* Given request
Write out the stretch of the strategy-structure alignment article from "I often meet" through "their long-range plans.".

* Selected excerpt
* Start *

Insights

Beyond the Blueprint

Crafting Business Success through Strategy-Structure Alignment

I often meet with business leaders who are struggling to understand why they are not achieving the results outlined in their strategic plans. After digging deeper, it becomes clear that many have not adapted their organizational structure to enable effective deployment of their strategy.  This misalignment can occur at the corporate, divisional/ regional, or even functional level.  

Here are a few examples from our recent client work. In each of these cases, we recommended organizational structure changes that enhanced the likelihood that our clients would achieve the results outlined in their long-range plans.  


Large, publicly traded industrial manufacturer:

Strategy: Big bets built on several enterprise-wide strategic initiatives  

Structure:  Regional P&L structure which controlled the resources to execute these initiatives (both funding and people)  

Challenge:  When the regional leaders needed to trim costs within their business units to meet quarterly targets, funding for these global initiatives were often cut or resources redeployed.

* End *

* Data excerpts

* Start *

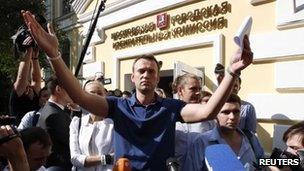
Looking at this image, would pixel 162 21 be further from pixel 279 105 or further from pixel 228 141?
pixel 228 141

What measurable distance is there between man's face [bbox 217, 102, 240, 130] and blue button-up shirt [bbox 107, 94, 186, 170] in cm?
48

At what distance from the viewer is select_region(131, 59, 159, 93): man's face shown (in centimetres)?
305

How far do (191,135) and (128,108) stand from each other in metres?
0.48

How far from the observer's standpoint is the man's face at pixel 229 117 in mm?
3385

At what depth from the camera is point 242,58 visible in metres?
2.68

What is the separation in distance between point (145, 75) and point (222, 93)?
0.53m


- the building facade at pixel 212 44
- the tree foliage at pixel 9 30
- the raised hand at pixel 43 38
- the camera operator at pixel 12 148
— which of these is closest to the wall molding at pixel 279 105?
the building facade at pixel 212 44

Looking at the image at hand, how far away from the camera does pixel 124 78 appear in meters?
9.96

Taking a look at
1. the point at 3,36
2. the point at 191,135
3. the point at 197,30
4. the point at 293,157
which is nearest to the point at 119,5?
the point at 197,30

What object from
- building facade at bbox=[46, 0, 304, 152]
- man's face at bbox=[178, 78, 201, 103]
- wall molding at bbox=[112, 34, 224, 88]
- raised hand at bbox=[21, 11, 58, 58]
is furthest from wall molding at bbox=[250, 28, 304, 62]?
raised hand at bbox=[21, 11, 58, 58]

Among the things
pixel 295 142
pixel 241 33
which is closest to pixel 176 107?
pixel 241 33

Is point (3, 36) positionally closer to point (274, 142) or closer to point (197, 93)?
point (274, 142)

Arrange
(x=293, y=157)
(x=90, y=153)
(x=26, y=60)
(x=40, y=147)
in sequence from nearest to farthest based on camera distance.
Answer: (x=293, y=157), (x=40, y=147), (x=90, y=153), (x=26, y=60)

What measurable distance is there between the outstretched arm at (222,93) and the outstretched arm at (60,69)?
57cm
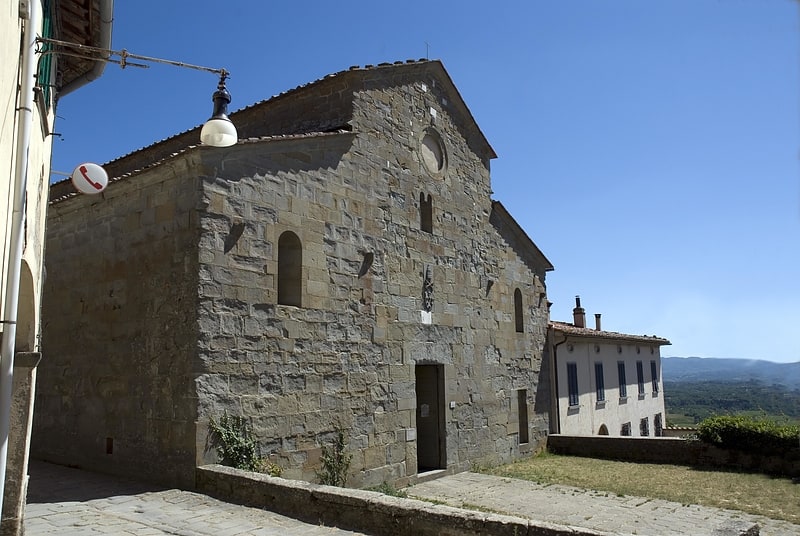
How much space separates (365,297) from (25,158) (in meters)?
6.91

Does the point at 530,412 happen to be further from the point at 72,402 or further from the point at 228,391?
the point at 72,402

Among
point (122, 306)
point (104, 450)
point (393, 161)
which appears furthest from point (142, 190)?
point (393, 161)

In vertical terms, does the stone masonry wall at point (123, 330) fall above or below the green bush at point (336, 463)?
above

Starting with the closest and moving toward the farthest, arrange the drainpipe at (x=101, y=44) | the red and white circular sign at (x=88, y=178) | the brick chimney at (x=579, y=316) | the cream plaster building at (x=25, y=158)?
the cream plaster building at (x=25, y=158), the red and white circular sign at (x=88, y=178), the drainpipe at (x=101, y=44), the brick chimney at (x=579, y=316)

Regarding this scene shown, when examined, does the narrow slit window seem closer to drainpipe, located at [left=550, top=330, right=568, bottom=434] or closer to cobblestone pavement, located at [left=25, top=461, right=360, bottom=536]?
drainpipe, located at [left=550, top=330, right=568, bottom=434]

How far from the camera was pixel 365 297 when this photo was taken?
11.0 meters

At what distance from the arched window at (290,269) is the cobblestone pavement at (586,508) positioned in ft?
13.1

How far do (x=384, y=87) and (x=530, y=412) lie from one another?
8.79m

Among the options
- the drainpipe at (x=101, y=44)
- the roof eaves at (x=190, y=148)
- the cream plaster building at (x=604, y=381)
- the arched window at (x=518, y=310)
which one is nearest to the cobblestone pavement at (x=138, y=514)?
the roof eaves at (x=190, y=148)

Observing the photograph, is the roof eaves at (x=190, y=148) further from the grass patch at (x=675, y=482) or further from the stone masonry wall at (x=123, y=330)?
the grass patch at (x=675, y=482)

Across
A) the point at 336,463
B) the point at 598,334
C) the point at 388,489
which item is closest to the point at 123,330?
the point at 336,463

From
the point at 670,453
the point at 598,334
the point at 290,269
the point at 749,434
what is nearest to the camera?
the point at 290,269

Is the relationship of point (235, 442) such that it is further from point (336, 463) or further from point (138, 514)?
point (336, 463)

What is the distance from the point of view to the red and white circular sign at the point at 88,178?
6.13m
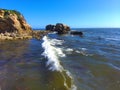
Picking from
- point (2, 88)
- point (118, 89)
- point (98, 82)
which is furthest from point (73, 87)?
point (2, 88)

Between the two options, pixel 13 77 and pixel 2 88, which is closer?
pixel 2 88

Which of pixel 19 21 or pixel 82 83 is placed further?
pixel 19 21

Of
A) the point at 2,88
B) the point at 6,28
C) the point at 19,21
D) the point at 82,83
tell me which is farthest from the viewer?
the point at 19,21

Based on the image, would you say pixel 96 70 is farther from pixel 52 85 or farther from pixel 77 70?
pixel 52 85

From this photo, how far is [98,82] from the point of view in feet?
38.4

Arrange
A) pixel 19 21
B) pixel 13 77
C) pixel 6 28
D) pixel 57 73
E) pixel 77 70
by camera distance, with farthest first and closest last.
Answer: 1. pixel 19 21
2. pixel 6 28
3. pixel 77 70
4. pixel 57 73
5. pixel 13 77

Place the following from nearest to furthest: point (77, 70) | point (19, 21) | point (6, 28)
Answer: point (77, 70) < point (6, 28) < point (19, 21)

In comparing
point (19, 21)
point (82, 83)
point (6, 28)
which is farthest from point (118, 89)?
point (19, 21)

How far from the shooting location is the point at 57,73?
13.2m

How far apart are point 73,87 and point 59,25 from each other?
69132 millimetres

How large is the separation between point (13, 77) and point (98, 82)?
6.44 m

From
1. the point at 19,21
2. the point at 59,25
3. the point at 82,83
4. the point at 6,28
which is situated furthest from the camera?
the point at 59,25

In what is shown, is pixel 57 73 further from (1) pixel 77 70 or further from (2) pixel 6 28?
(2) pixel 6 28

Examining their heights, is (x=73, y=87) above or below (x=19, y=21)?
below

* End *
* Start *

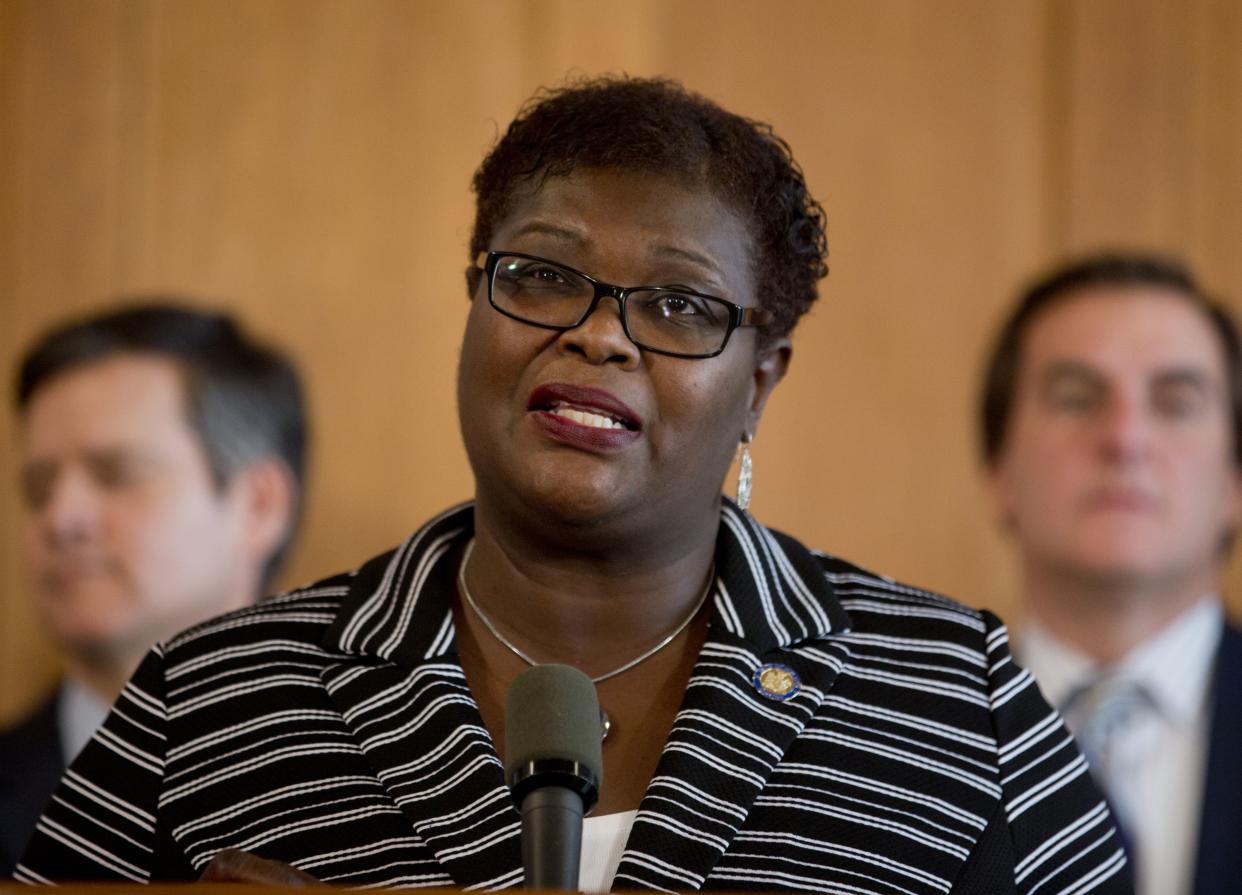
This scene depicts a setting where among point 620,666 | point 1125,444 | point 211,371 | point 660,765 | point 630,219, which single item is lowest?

* End *

* Worked answer
I often meet with business leaders who are struggling to understand why they are not achieving the results outlined in their strategic plans. After digging deeper, it becomes clear that many have not adapted their organizational structure to enable effective deployment of their strategy.  This misalignment can occur at the corporate, divisional/ regional, or even functional level.  

Here are a few examples from our recent client work. In each of these cases, we recommended organizational structure changes that enhanced the likelihood that our clients would achieve the results outlined in their long-range plans.